Korn (Gemelli): “I bambini sono i più vulnerabili ai danni dell’inquinamento”.
“I bambini più piccoli respirano molto più rapidamente di un adulto. Un bambino di 6 mesi, infatti, inspira circa 24 volte al minuto contro i 12 di una persona adulta, questo vuol dire che, nonostante le piccole dimensioni, sono in grado di inalare una gran quantità di polveri sottili ed altre sostanze tossiche immesse nell’aria. I bambini sono più bassi o trasportati sui passeggini, respirano quindi molto più vicini al suolo ed ai gas di scarico delle nostre auto”
Sono circa 6,5 milioni i bambini che, in Italia, respirano aria malsana esponendosi, loro malgrado, a potenziali gravi rischi per la salute. Sono quelli che risiedono nei 29 agglomerati urbani in cui si sforano i limiti sanciti dalla Corte Ue.
A dirlo, sono i legali di Consulcesi, il pool di avvocati che ha intrapreso la prima azione legale collettiva per ristabilire il diritto a respirare aria pulita. L’azione legale, consultabile sul sito Aria pulita, vale per i 3.384 i comuni italiani che non hanno rispettato i limiti imposti dalla Direttiva Comunitaria n. 2008/50/CE.
Partendo dal preoccupante aumento tra i giovanissimi delle patologie respiratorie e leucemie, l’Organizzazione Mondiale della Sanità evidenzia come i bambini siano maggiormente esposti ai rischi dell’inquinamento dell’aria.
Il Dr. David Korn, Pediatra, Dirigente Medico del Pronto Soccorso Pediatrico e Responsabile dei progetti di Digital Health del Policlinico Universitario A. Gemelli IRCCS, intervenuto al convegno “Liberi di Respirare” organizzato da Consulcesi, ha spiegato perché i bambini, pur non avendo contribuito all’inquinamento atmosferico, ne subiscono i danni più gravi. Prima di tutto, ha ricordato il Dr. Korn, i bambini più piccoli respirano molto più rapidamente di un adulto. Un bambino di 6 mesi, infatti, inspira circa 24 volte al minuto contro i 12 di una persona adulta, questo vuol dire che, nonostante le piccole dimensioni, sono in grado di inalare una gran quantità di polveri sottili ed altre sostanze tossiche immesse nell’aria. I bambini sono più bassi o trasportati sui passeggini, respirano quindi molto più vicini al suolo ed ai gas di scarico delle nostre auto. Infine, sono organismi in rapidissima crescita, basti pensare che un neonato nei primi sei mesi di vita raddoppia il proprio peso, passando da circa 3 a 6 chili. Questo processo di eccezionale duplicazione cellulare è estremamente vulnerabile agli agenti inquinanti presenti nell’aria proprio perché sono in grado
di danneggiarlo in modo irreparabile».

**Verifica la comprensione**:
1. Riscrivi la parte del brano da "Sono circa 6,5" a "Comunitaria n. 2008/50/CE.", sostituendo "agglomerati urbani" con "centri abitati".
2. Spiega, in base al brano, perché i bambini respirano più vicino ai gas di scarico delle auto.
Per rispondere, usa soltanto il brano.

(Voci del dataset)

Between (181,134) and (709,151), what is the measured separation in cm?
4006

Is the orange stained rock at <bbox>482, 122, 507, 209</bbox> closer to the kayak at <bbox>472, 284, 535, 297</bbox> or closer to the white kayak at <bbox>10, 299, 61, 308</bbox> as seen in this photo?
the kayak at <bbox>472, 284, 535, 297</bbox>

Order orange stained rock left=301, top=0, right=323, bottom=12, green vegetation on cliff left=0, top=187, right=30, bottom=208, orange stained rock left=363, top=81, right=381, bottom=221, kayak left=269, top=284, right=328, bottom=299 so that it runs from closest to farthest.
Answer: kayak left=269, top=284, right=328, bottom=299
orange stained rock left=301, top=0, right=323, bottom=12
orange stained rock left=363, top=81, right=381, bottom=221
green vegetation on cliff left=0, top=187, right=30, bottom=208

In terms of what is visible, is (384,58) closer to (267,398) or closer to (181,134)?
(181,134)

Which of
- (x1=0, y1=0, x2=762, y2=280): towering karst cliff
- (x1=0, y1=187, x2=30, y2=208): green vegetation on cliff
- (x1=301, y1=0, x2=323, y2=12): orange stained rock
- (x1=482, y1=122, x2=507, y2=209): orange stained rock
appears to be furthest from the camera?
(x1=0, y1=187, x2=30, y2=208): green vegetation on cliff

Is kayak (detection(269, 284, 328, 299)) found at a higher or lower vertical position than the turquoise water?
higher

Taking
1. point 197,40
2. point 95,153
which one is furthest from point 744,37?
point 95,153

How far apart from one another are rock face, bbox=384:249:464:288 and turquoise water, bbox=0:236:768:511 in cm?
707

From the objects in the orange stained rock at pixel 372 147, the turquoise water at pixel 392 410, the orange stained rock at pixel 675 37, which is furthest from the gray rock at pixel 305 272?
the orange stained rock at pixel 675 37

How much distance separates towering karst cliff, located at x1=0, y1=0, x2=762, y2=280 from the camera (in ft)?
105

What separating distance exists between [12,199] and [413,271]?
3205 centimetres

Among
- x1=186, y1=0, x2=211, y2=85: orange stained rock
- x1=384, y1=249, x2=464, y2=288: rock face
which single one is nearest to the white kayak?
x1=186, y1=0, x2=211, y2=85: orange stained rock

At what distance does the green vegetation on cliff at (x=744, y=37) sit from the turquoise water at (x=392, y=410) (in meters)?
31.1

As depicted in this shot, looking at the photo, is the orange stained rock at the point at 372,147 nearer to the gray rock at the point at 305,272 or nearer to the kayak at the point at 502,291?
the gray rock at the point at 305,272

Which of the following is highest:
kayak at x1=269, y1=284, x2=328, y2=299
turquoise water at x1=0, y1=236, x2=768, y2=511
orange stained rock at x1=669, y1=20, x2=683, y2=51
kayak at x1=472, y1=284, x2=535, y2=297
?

**Soluzioni per esercizio**:
1.
Sono circa 6,5 milioni i bambini che, in Italia, respirano aria malsana esponendosi, loro malgrado, a potenziali gravi rischi per la salute. Sono quelli che risiedono nei 29 centri abitati in cui si sforano i limiti sanciti dalla Corte Ue.
A dirlo, sono i legali di Consulcesi, il pool di avvocati che ha intrapreso la prima azione legale collettiva per ristabilire il diritto a respirare aria pulita. L’azione legale, consultabile sul sito Aria pulita, vale per i 3.384 i comuni italiani che non hanno rispettato i limiti imposti dalla Direttiva Comunitaria n. 2008/50/CE.

2. I bambini sono più bassi degli adulti oppure vengono trasportati sui passeggini. Per questo respirano più vicino al suolo e ai gas di scarico delle auto.